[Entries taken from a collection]
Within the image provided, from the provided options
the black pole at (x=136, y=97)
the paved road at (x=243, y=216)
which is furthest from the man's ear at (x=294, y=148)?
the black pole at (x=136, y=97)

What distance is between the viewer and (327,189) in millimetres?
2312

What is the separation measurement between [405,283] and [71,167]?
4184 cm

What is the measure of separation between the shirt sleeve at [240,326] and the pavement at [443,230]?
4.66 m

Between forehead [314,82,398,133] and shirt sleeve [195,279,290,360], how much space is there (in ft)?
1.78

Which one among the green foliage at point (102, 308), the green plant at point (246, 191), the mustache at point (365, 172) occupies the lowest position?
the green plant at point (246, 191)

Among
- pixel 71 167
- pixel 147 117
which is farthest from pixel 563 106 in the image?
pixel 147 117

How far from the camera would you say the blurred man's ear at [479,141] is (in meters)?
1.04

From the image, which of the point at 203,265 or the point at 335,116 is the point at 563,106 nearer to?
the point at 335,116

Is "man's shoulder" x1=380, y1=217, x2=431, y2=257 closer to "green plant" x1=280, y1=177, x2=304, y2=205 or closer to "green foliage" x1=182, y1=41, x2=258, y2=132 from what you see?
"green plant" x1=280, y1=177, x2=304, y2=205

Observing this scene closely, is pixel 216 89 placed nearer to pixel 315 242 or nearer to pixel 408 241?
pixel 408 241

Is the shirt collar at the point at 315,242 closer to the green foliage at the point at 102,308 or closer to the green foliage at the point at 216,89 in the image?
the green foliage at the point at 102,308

Your goal:
Rewrite the records from the line containing "How far from" through the end of the records, putting "nearer to" in place of "closer to" and leaving everything else unchanged.

Output of the task:
How far from the camera would you say the blurred man's ear at [479,141] is (in meters)?
1.04

From the image, which of the point at 203,265 or the point at 335,116 is the point at 563,106 nearer to?
the point at 335,116

Is "man's shoulder" x1=380, y1=217, x2=431, y2=257 nearer to "green plant" x1=280, y1=177, x2=304, y2=205 or nearer to "green foliage" x1=182, y1=41, x2=258, y2=132 from what you see?
"green plant" x1=280, y1=177, x2=304, y2=205

Observing this scene closely, is pixel 216 89 placed nearer to pixel 315 242 or nearer to pixel 408 241?
pixel 408 241

Is the shirt collar at the point at 315,242 nearer to the green foliage at the point at 102,308 or nearer to the green foliage at the point at 216,89 in the image?
the green foliage at the point at 102,308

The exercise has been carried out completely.